** READING PASSAGE **
↓↓↓

Second, nearly every Southerner feels a personal connection to Waffle House. How can a cookie-cutter restaurant chain win over the hearts of millions of people? My answer is inclusivity. In my experience, when you walk into a Waffle House, whether it is off a random exit in northern Alabama or downtown Charlotte, North Carolina, you are welcomed. At its best, Waffle House creates a sense of belonging unlike most other places.
Waffle House does not care how much you are worth, what you look like, where you are from, what your political beliefs are, or where you’ve been so long as you respect the unwritten rules of Waffle House: Be kind, be respectful, and don’t overstay when others are waiting for a table. Besides, everyone who has ever stepped foot in a Waffle House has a story to tell: Perhaps it involves a late-night study session in college or a joyous pit stop on the way home from a concert or sporting event. Maybe it was a bad breakup over waffles or an early morning breakfast with your bridal party before your wedding. For me, it is the first time my son tried a chocolate chip waffle. The look on his face when he realized that chocolate and syrup taste great together was one of pure delight and discovery. Or the first time my father took me to a Waffle House around the age of 12. I sat at the counter mesmerized, watching the cooks sling hash browns and respond to shouted orders in what seemed like a secret language. These photographs require that personal relationship. I don’t set the stage for where these photographs are made so much as I witness the greater context of the interaction. Instead, the circumstances are gleaned from the viewer’s past experiences and personal relationship with Waffle House
I began this work because I have had a long-standing interest in witnessing, understanding, and pushing back against the economic and governmental structures that segregate us by race and class. That might seem extreme, but I have long argued we can see how we treat and value each other by merely looking out the window. The proof is in our tax codes, zoning laws, and businesses. That was the impetus for this project: What do I see and what does it mean? What is the architecture of poverty? I don’t mean the extreme poverty fetishized every few months in the mainstream media, but the more common poverty that hides in plain sight. The people who live paycheck to paycheck. The families who pay more for their childcare than their mortgage or rent. The commuters who ride public transit for two hours to work a job that is a mere 15 miles away. This country is full of people who work hard yet are forced to work multiple jobs because none pays a living wage, yet those in charge consistently suggest to us that we’re lucky to have such jobs. Those jobs are plentiful, but undesirable. My swing through Kentucky and western Tennessee in mid-December of 2018 was proof of this. It seemed every other fast food establishment in both states had a “Now Hiring” sign displayed. It isn’t a coincidence that most of the businesses captured in these photographs are fast food restaurants and low-end motels. This is not a critique of Waffle House as a corporation — good, inexpensive food that is prepared fast, 24 hours a day, is a desired commodity. But Waffle House’s business model overlaps with those of discount stores such as Dollar General, extended stay motels aimed at families without a steady place to live, and payday lenders.

↑↑↑

What are the unwritten rules of Waffle House in the Waffle House essay? The listing is separate from the Waffle House essay.

** SOURCE MATERIAL **

↓↓↓

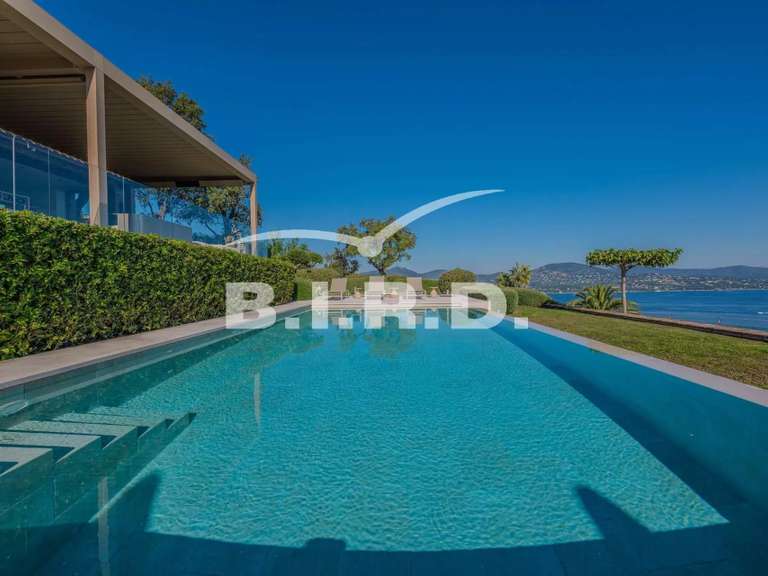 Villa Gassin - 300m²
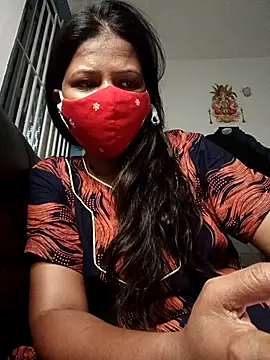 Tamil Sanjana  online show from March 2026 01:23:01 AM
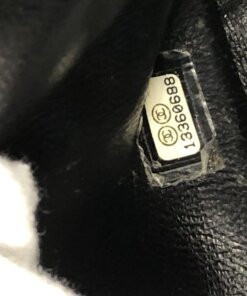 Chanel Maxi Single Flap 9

↑↑↑

** SOLUTION **
Be kind, be respectful, and don't overstay when others are waiting for a table.